L’allora responsabile della Farnesina, Gianfranco Fini, mollò la patata bollente al sottosegretario forzista Roberto Antonioni che, ricopiata una velina della segreteria generale del ministero, fece proprie una serie di incredibili castronerie. Leggiamole insieme. Anzitutto lo stato dell’opera. Testuale: «Le dotazioni da tavola delle rappresentanze diplomatiche italiane all’estero sono costituite, in generale, da servizi di gala e giornalieri Antico Doccia [una delle serie più preziose della Richard Ginori, la storica manifattura fiorentina che vive ancora momenti d’incertezza, ndr] che presenta un decoroso bordo in oro e lo stemma della Repubblica. Tale modello ha progressivamente sostituito, da tempo, i modelli Antebellico Ambasciata e Postbellico».

«In generale?» «Progressivamente?» Niente affatto: era stato lo stesso Antonione, o chi per lui, a darsi la zappa sui piedi ammettendo che sì, ehm, «sono effettivamente ancora assegnate a una quarantina di sedi dotazioni del modello Antebellico il cui bordo presenta invece lo stemma sabaudo». E tra queste sedi – altra ammissione imbarazzante – c’è (o c’era?) non solo Washington ma anche Mosca. Insomma, tra la “quarantina” ci sono le rappresentanze più importanti. Poi una prima giustificazione, di carattere finanziario: «Tali dotazioni hanno peraltro un notevole valore intrinseco e la loro sostituzione completa con altrettante del modello Antico Doccia richiederebbe un costo oggi difficilmente sostenibile con le disponibilità del relativo capitolo di bilancio».

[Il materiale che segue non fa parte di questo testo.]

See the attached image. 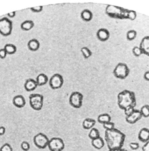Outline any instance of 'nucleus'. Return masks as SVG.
<instances>
[{
  "mask_svg": "<svg viewBox=\"0 0 149 151\" xmlns=\"http://www.w3.org/2000/svg\"><path fill=\"white\" fill-rule=\"evenodd\" d=\"M125 138L126 136L123 132L115 128L105 131V141L109 150L116 151L122 148Z\"/></svg>",
  "mask_w": 149,
  "mask_h": 151,
  "instance_id": "1",
  "label": "nucleus"
},
{
  "mask_svg": "<svg viewBox=\"0 0 149 151\" xmlns=\"http://www.w3.org/2000/svg\"><path fill=\"white\" fill-rule=\"evenodd\" d=\"M117 103L119 108L123 110L129 107L135 108L137 104L135 93L127 90L120 92L117 96Z\"/></svg>",
  "mask_w": 149,
  "mask_h": 151,
  "instance_id": "2",
  "label": "nucleus"
},
{
  "mask_svg": "<svg viewBox=\"0 0 149 151\" xmlns=\"http://www.w3.org/2000/svg\"><path fill=\"white\" fill-rule=\"evenodd\" d=\"M114 76L116 78L124 79L127 78L130 73L128 65L123 63H120L115 66L113 71Z\"/></svg>",
  "mask_w": 149,
  "mask_h": 151,
  "instance_id": "3",
  "label": "nucleus"
},
{
  "mask_svg": "<svg viewBox=\"0 0 149 151\" xmlns=\"http://www.w3.org/2000/svg\"><path fill=\"white\" fill-rule=\"evenodd\" d=\"M44 102V98L41 94L33 93L29 96L30 106L34 110L39 111L42 109Z\"/></svg>",
  "mask_w": 149,
  "mask_h": 151,
  "instance_id": "4",
  "label": "nucleus"
},
{
  "mask_svg": "<svg viewBox=\"0 0 149 151\" xmlns=\"http://www.w3.org/2000/svg\"><path fill=\"white\" fill-rule=\"evenodd\" d=\"M12 30L11 21L6 17L0 19V34L4 36H9L11 34Z\"/></svg>",
  "mask_w": 149,
  "mask_h": 151,
  "instance_id": "5",
  "label": "nucleus"
},
{
  "mask_svg": "<svg viewBox=\"0 0 149 151\" xmlns=\"http://www.w3.org/2000/svg\"><path fill=\"white\" fill-rule=\"evenodd\" d=\"M48 147L50 151H62L64 149L65 145L61 138L53 137L49 139Z\"/></svg>",
  "mask_w": 149,
  "mask_h": 151,
  "instance_id": "6",
  "label": "nucleus"
},
{
  "mask_svg": "<svg viewBox=\"0 0 149 151\" xmlns=\"http://www.w3.org/2000/svg\"><path fill=\"white\" fill-rule=\"evenodd\" d=\"M49 139L46 135L43 133H38L34 137V143L35 145L40 149H44L48 145Z\"/></svg>",
  "mask_w": 149,
  "mask_h": 151,
  "instance_id": "7",
  "label": "nucleus"
},
{
  "mask_svg": "<svg viewBox=\"0 0 149 151\" xmlns=\"http://www.w3.org/2000/svg\"><path fill=\"white\" fill-rule=\"evenodd\" d=\"M83 96L79 92H74L71 94L69 98V103L74 108L79 109L83 105Z\"/></svg>",
  "mask_w": 149,
  "mask_h": 151,
  "instance_id": "8",
  "label": "nucleus"
},
{
  "mask_svg": "<svg viewBox=\"0 0 149 151\" xmlns=\"http://www.w3.org/2000/svg\"><path fill=\"white\" fill-rule=\"evenodd\" d=\"M63 83V77L59 74L53 75L49 80V84L50 87L53 90L60 89Z\"/></svg>",
  "mask_w": 149,
  "mask_h": 151,
  "instance_id": "9",
  "label": "nucleus"
},
{
  "mask_svg": "<svg viewBox=\"0 0 149 151\" xmlns=\"http://www.w3.org/2000/svg\"><path fill=\"white\" fill-rule=\"evenodd\" d=\"M142 117L140 110H135L130 115L126 116V121L128 123L134 124L140 120Z\"/></svg>",
  "mask_w": 149,
  "mask_h": 151,
  "instance_id": "10",
  "label": "nucleus"
},
{
  "mask_svg": "<svg viewBox=\"0 0 149 151\" xmlns=\"http://www.w3.org/2000/svg\"><path fill=\"white\" fill-rule=\"evenodd\" d=\"M139 47L142 49L143 54L149 57V36H145L142 39Z\"/></svg>",
  "mask_w": 149,
  "mask_h": 151,
  "instance_id": "11",
  "label": "nucleus"
},
{
  "mask_svg": "<svg viewBox=\"0 0 149 151\" xmlns=\"http://www.w3.org/2000/svg\"><path fill=\"white\" fill-rule=\"evenodd\" d=\"M97 37L100 41L105 42L109 39L110 33L106 29H101L97 32Z\"/></svg>",
  "mask_w": 149,
  "mask_h": 151,
  "instance_id": "12",
  "label": "nucleus"
},
{
  "mask_svg": "<svg viewBox=\"0 0 149 151\" xmlns=\"http://www.w3.org/2000/svg\"><path fill=\"white\" fill-rule=\"evenodd\" d=\"M13 105L18 108H22L26 105V100L25 98L21 95H18L15 96L12 100Z\"/></svg>",
  "mask_w": 149,
  "mask_h": 151,
  "instance_id": "13",
  "label": "nucleus"
},
{
  "mask_svg": "<svg viewBox=\"0 0 149 151\" xmlns=\"http://www.w3.org/2000/svg\"><path fill=\"white\" fill-rule=\"evenodd\" d=\"M138 138L142 142H145L149 140V129L144 128L141 129L138 134Z\"/></svg>",
  "mask_w": 149,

E se la Farnesina avesse pensato a mettere all’asta quei servizi? Di sicuro avrebbe trovato decine di gonzi, o di furbetti del quartierino, o nostalgici della monarchia, o – vivaddio! – cultori delle antiche, preziose produzioni Richard, ben disposti ad acquistarli. E poi: possibile che in tanti decenni di regime repubblicano non si sia pensato a scadenzare la spesa per la progressiva sostituzione? Eh, no. Perché qui spunta una seconda giustificazione (o farneticazione): quella pseudo-storica. D’altra parte, soggiunse infatti il sullodato Antonione, «i simboli dei Savoia sono tuttora presenti sotto multiformi spoglie. Basti ricordare che sia l’azzurro sportivo che quello delle fasce d’ordinanza degli ufficiali delle forze armate richiamano espressamente l’azzurro di casa Savoia». Insomma, «appare difficile rinnegare la storia e mettere in non uso apparati di rappresentanza che ad essa si richiamano, come simbolo di continuità della nazione».

Capito? Prima che – passati oramai quasi tre lustri da questa stupefacente nota ministeriale – qualcun altro faccia tesoro di queste castronerie, qualcuno o qualcuna tra i deputati e i senatori torni per cortesia ad interrogare gli Esteri per sapere: a) quante sono oggi le ambasciate ancora savoiarde; b) qual è, ora, la giustificazione che si adduce alle residuali testimonianze della monarchia. Altrimenti, quando una delegazione capita in una delle ambasciate dove, almeno su piatti e posate, non è riconosciuta la Repubblica, non s’azzardi neppure ad alzare un sopracciglio: casa Savoia non si tocca neanche con una forchetta.